NIST's Guiding Principles for Implementation
- Policies, processes, and infrastructure will be flexible enough to accommodate a wide range of scientific disciplines and a diversity of stakeholders, including funded researchers, universities, libraries, publishers, industry, civil society, and any other users of NIST research results.
- Search, archival, and dissemination features of the implementation will be optimized to encourage innovation in accessibility and interoperability while ensuring long-term stewardship of the results of federally funded research.
- Expansion of the types and volume of scientific information produced with NIST funding is anticipated. Extensible and evolvable solutions that can accommodate new needs on an ongoing basis are required. NIST will track and respond to continuing changes in digital technologies when planning to make research results publicly accessible.
- NIST's reputation for high-quality output, willingness to work in partnership, and responsiveness to stakeholders will be promoted and enhanced.
To the extent feasible and consistent with law, agency mission, resource constraints, and U.S. national, homeland, and economic security, NIST is proceeding to develop and implement a data management and public access infrastructure.
- An inventory of the datasets that are generated via NIST-funded research has been established as part of the comprehensive public listing of agency data required by the OSTP Memorandum of February 22, 2013 and OMB Memorandum M-13-13. The metadata in the inventory is being used to direct-feed the data.gov website. This catalog of metadata is being expanded regularly, beginning with NIST's Standard Reference Data and other datasets that are publicly available on NIST's website.

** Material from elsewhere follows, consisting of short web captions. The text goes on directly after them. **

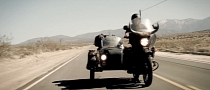 Warm Ural Commercial to Help Ease Up Winter [Video]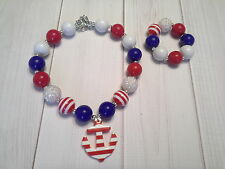 bubblegum chunky bead necklace baby bracelet set anchor 4th of july patriotic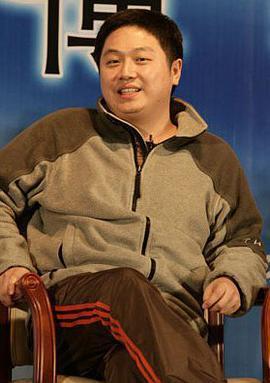 张驰 Chi Zhang演员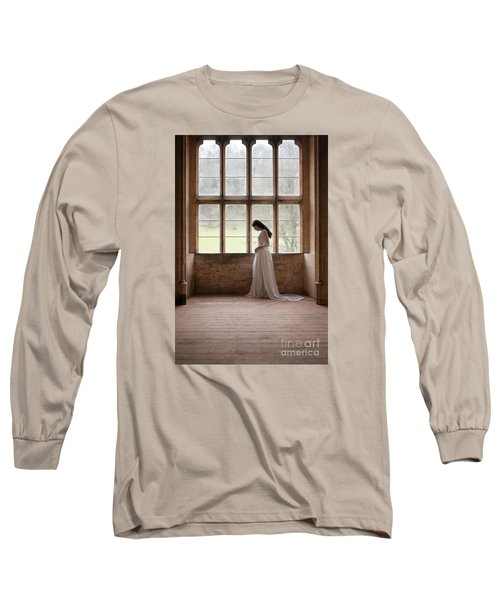 Princess In The Castle Long Sleeve T-Shirt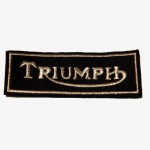 patch_triumph_2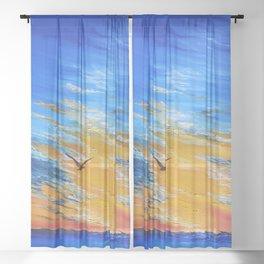 ocean sunset, original oil painting landscape, blue wall art, beach decor Sheer Curtain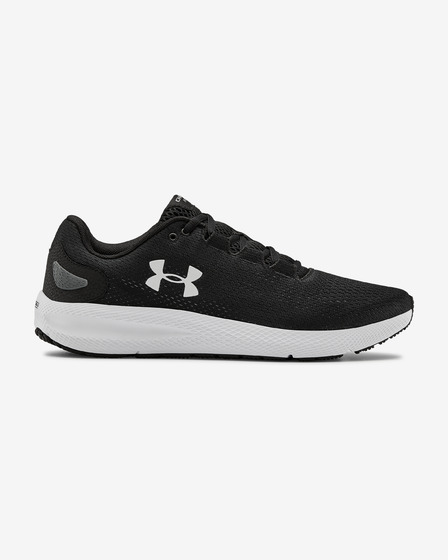Under Armour Charged Pursuit 2 Спортни обувки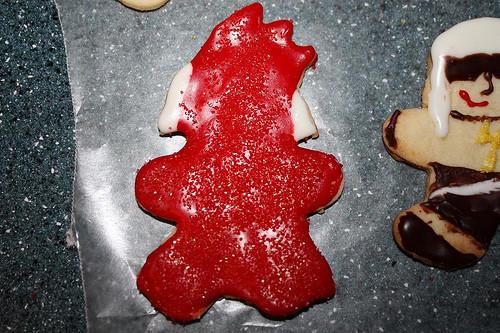 Переходи на сторону зла. У нас есть печеньки!. Изображение № 4.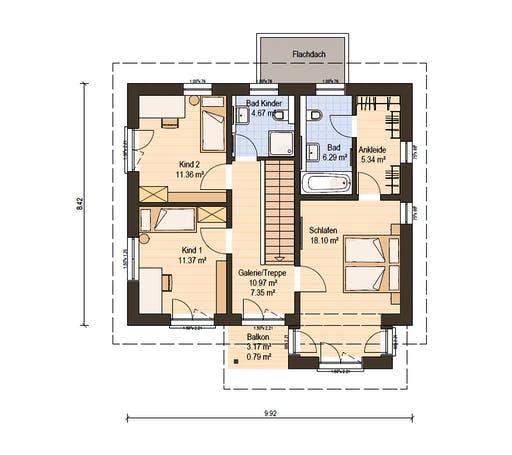 Haas Fertigbau - O 130 A Floorplan 2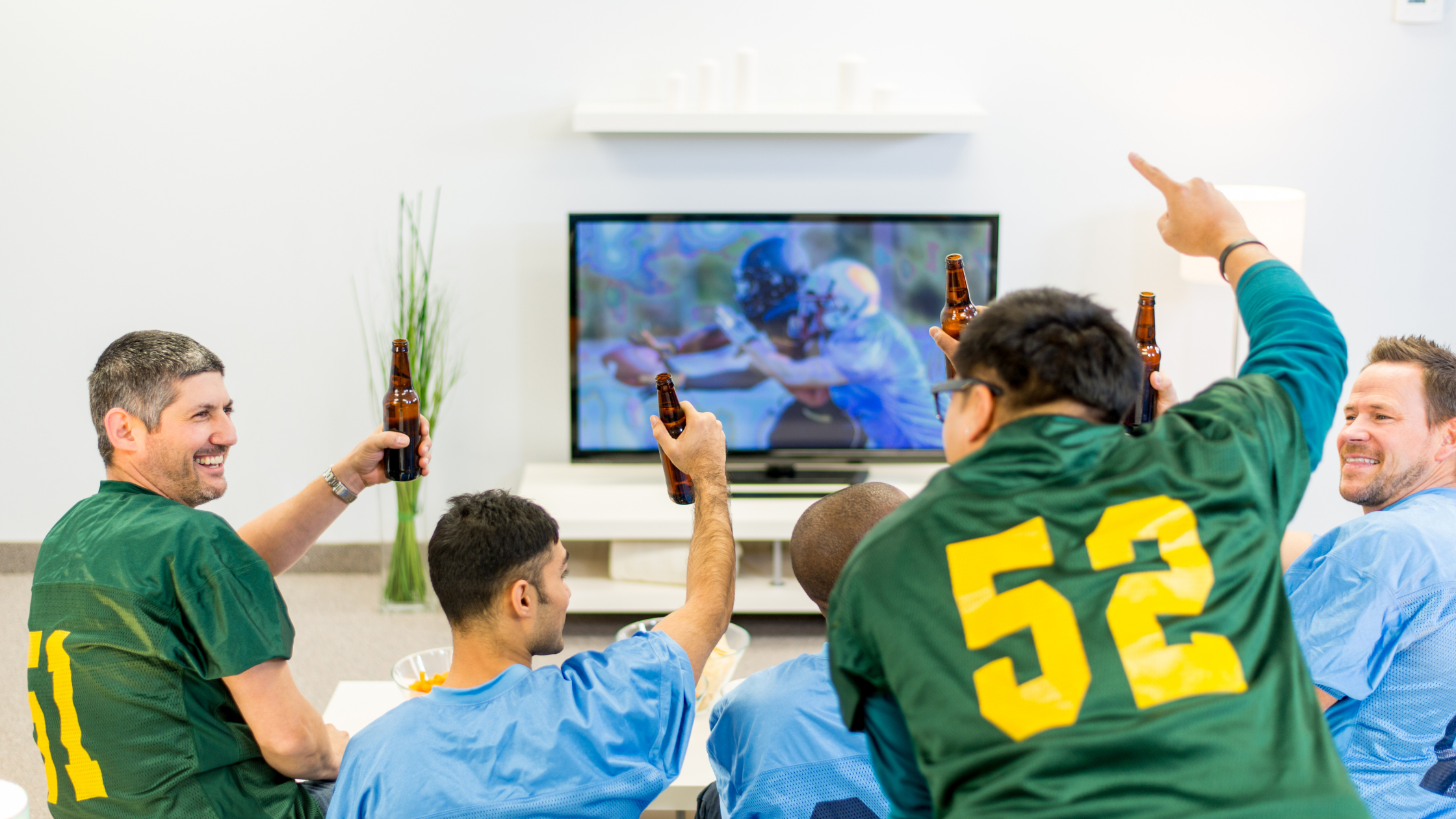 What Retailers Need to Know About TV Returns Fraud During Super Bowl Season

- Starting October 1, 2014, data management plans will be implemented across NIST to document plans for storage, archival, and public access to NIST data that is generated as part of new projects. NIST is developing a simple Data Management Plan Tool, tailored to securely meet NIST requirements, to allow researchers to create and maintain these plans.
- NIST is developing and validating an interoperable Commerce data infrastructure to expand access to and dissemination of data. This infrastructure will include the assignment of persistent identifiers to all data sets and enhance the public's ability to find data that it needs. NIST is leading an interagency Technical Advisory Group to develop interoperability use-cases and requirements for a Commerce Interoperability Framework (CIF) Reference Architecture. NIST is also developing proof of concept and pilot implementations of this architecture. The pilot will be made available to various agencies to test after the proof of concept is completed.
NIST begins with the presumption that data should be released to the public, then asks reasonable questions to confirm that data can indeed be made public.
Is the quality of the data sufficient for public release?
Does the data contain personally identifiable information that is protected by the Privacy Act or other statute?
Does the data contain proprietary information that is protected by a nondisclosure agreement?
Is the data restricted by law from public disclosure?
Is the data classified?
Is the data protected by copyright?
Additional factors that must be considered include stakeholder need and the reasonableness of effort required to make the data available.
NIST will adopt a systematic approach to full and open consultation and cooperation with stakeholders, including those in the private sector, through the formation of public-private partnerships with foundations and other research-funding organizations, to improve compatibility and access to publications and data and explore new approaches to maintain and improve NIST's public access and data management policies.